08/01/2016 07:31 GMT | Updated 08/01/2017 05:12 GMT

The Government Is Changing the Drinking Guidelines - Can That Be Good For Us?

In 2007, the Sunday Times suggested that UK limits on recommended limits were "really plucked out of the air... it was sort of an intelligent guess by a committee."

If you go out onto the street and ask how much it is safe to drink, you will probably be faced with a few shrugged shoulders and even more replies of "as much as I want, so mind your own business".

When I co-wrote a report on substance misuse in older people in 2011, I slipped in a paragraph on why is would be worth adopting guidelines from the United States that lowered the upper limit for recommended weekly drinking limits in older people. The media was all over it like a rash.

The very thought of it was ridiculed to the extent that on the BBC programme Any Questions, there was a loud round of applause when it was suggested that such limits were no more than a nanny state imposing puritanical values. Yet it generated both heated debate and some degree of self -contemplation from the public. Not only did it result in three documentaries on drinking in older people, but also provided the impetus to the formation of a working group.

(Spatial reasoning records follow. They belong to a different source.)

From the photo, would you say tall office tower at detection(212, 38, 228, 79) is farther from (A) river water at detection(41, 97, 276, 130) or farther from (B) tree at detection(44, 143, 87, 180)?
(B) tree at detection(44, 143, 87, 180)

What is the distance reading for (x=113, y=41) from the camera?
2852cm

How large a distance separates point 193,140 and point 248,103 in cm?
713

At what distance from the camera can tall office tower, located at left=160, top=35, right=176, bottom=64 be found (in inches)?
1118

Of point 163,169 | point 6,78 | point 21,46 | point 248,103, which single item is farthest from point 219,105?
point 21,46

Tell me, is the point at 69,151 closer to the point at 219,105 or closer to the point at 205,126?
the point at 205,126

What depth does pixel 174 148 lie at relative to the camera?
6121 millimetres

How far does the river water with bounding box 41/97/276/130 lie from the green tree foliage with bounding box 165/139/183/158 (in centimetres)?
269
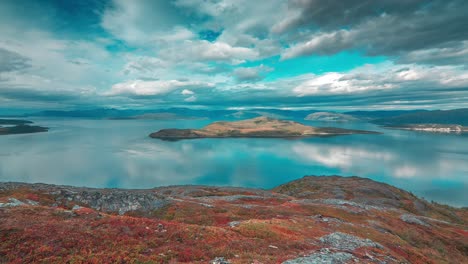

In 2011, a statement from the Department of Health confirmed that "a group of independent experts tasked with developing alcohol guidelines for the UK chief medical officers are currently researching and developing a proposal on these guidelines and expecting to consult on them in autumn 2015". After three years of hard scientific scrutiny, the government publishes its findings on recommended limits for alcohol intake today (8 January 2016).

So, is there really a large evidence base to support any new recommendations? Perhaps they might even stay the same, or recommend different limits for different populations. Surely there is no safe limit in pregnancy or for older people?

About one and a half 'units' in the UK is equivalent to one 'drink' in the US. There is now evidence of an increased risk of death from accidents, cancer, and stroke from drinking more than 1.5 units of alcohol a day. In older people, drinking more than three units a day or 11 units a week is associated with the development of drinking problems. Drinking more than three units of also alcohol a day is associated with an increased risk of bowel cancers, high blood pressure and liver cirrhosis.

If we can really make anything of all this, the public needs to know at what level of drinking will their risk of certain conditions be increased compared with the overall population. If we are to be convinced, we need the hard science. It's not that difficult to do. After all, alcohol is a drug and a toxic one at that. Looking at death rates and rates of physical illnesses is relatively straightforward but there is a sticking point. Drinking also leads to a number of mental health problems such as depression and brain damage and alcohol misuse is commonly accompanied by presentations of suicidal behaviour. We need to think imaginatively if we are to come up a way of measuring mental health 'damage'. I'm already seeing alcohol-related brain damage mushroom in my everyday clinical practice.

This will be the first major change in drinking guidelines for 20 years. Let's hope that it was worth the wait, only three months later than expected!